What the exercise asks:
Exactly the lines from the one with "United States, site lebec_CA-26." through the end of the records below are to be output, the first and last included, and no others.

Dataset entries:
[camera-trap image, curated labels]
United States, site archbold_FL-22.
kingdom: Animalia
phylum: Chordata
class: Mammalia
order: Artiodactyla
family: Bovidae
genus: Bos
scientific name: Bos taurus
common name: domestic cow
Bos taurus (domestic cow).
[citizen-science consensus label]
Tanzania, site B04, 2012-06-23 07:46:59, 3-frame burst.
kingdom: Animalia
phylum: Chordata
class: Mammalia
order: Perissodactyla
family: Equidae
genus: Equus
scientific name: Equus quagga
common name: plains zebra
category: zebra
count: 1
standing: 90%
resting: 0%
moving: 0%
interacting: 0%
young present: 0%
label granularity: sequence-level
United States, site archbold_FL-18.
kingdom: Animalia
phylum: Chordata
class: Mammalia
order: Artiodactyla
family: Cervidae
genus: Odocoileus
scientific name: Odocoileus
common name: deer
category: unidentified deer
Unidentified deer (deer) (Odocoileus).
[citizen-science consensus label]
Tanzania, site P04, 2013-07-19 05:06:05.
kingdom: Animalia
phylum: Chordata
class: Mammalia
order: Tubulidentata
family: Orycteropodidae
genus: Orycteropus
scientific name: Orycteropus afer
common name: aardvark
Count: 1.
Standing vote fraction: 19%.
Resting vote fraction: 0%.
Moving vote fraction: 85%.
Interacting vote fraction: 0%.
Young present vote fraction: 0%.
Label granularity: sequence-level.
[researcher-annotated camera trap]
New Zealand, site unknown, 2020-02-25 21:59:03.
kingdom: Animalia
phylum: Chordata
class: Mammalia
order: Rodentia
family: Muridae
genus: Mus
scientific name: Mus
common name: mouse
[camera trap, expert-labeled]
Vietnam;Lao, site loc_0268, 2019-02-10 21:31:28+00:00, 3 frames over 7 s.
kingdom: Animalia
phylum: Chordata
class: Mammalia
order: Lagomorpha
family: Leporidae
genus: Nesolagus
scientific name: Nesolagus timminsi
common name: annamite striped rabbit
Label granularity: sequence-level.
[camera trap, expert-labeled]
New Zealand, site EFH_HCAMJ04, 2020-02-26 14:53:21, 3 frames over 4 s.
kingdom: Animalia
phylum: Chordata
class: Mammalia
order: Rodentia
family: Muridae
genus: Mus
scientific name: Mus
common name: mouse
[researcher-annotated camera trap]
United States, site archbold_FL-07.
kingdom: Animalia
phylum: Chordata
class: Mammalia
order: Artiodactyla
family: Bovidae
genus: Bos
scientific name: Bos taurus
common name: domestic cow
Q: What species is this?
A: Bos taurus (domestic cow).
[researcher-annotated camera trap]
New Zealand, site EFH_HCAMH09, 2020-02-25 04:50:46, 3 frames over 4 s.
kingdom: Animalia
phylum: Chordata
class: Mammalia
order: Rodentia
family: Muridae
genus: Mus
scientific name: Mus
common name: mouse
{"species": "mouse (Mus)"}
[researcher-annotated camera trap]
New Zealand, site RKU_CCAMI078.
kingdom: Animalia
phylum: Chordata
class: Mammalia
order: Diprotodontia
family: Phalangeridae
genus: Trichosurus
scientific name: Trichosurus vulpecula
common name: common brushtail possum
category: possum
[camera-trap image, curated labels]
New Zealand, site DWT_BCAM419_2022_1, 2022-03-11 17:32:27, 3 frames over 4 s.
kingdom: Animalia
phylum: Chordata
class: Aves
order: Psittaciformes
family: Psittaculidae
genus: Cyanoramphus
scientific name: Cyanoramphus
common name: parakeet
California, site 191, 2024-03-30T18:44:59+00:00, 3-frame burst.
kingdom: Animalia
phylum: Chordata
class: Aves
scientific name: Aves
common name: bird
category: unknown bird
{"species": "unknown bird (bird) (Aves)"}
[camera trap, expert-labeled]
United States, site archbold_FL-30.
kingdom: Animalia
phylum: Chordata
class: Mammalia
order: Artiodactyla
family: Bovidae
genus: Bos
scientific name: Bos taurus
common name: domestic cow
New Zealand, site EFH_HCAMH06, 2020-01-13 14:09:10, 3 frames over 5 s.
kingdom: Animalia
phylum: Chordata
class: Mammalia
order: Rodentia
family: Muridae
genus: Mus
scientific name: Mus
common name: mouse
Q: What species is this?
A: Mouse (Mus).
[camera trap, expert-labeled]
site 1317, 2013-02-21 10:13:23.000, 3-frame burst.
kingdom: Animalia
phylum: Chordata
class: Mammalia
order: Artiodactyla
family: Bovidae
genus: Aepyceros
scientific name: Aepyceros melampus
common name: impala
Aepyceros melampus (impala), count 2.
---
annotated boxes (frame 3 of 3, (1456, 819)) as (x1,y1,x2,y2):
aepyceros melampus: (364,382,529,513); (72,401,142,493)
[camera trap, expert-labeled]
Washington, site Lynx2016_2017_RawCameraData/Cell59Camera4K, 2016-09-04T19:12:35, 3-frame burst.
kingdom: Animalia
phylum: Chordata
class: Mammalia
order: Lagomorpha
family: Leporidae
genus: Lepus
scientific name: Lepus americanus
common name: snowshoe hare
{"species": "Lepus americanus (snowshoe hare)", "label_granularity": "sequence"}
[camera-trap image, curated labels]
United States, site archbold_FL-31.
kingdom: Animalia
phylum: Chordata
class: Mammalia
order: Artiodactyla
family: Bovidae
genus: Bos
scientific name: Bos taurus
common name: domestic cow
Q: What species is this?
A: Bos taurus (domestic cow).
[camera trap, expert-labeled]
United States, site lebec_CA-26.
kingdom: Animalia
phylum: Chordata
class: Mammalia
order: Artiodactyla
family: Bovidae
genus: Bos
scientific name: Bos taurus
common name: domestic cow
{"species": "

Response:
United States, site lebec_CA-26.
kingdom: Animalia
phylum: Chordata
class: Mammalia
order: Artiodactyla
family: Bovidae
genus: Bos
scientific name: Bos taurus
common name: domestic cow
{"species": "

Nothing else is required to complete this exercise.